The critical and inescapable difference between the two parties is their perception, or willingness to deal with the core problem, and the solutions that they propose–and what past and recent history has proven to work, and not work.
Republicans steadfastly believe, as does the International Monetary Fund (IMF), that we have a spending problem–not a revenue problem, and that we no longer “kick the can down the road” for any reason–as the road has come to an abrupt end.
As such, we must implement immediate and drastic entitlement reform, serious budget cuts to eliminate operating deficits to retire the national debt, and tax reform that includes eliminating most loop-holes and reduced tax rates, if not a “flat tax” for corporations and individuals, to make the U.S. more competitive in attracting new, job creating foreign investments, and put disposable income back into the hands of the people, to release the “pent up spending demand,” all in order to “jump start” the economy and rapidly create jobs.
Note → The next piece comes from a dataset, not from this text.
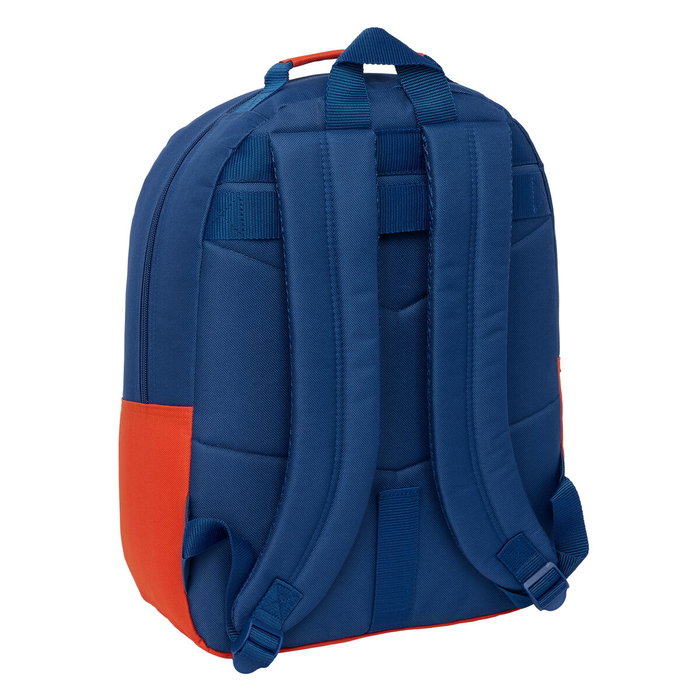 SAFTA Mochila Super Mario Mamma Mia Adaptable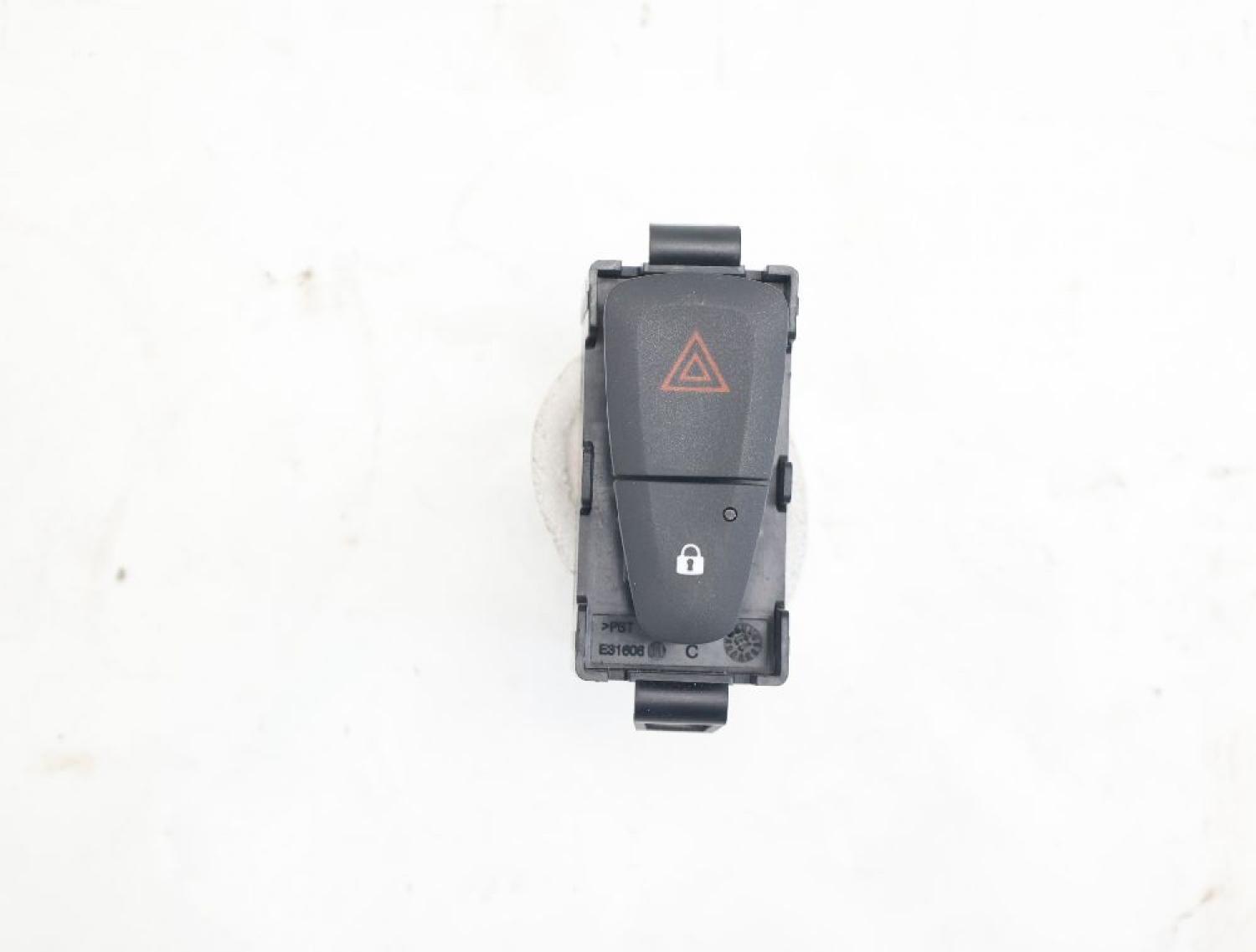 Schalter Warnblink E3160101 Renault SCENIC 3 JZ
In addition, we must have an energy policy that immediately makes available all of our oil and gas resources for recovery to reduce the cost of energy and eliminate our reliance on foreign oil, which will cut the cost of virtually everything, particularly electricity, heating and most importantly–food.
In stark contrast, Democrats feel that we don’t have a spending or entitlement problem, because since President Obama took office in January 2009, they have done nothing but stonewall and reject even the presidents own Simpson-Bowles Committee recommendations.
In fact, Democrats believe that we should borrow another trillion dollars to fund another round of Obama stimulus–even though the first round created nothing but the record for longest period of sustained high unemployment in history–39 months.
And, they feel it is prudent and necessary to raise taxes on the most successful and wealthy Americans–the “millionaires and billionaires”–by passing the so-called “Buffet Rule” that President Obama has been barking about all over the country, which would double there capital gains tax rate–but only raise about $5.3 billion in additional tax revenue per year–against an expected $1.3 trillion dollar budget deficit.
And then there is the roundly rejected “Obamacare,” the largest entitlement program in U.S. history–whose fate now lies in the hands of the U.S. Supreme Court, which is expected to render its opinion in June.
Not surprisingly, it seems clear that our situation has gotten to the point where the only cure for Taxmaggedon will be the November 2012 elections–God help us all.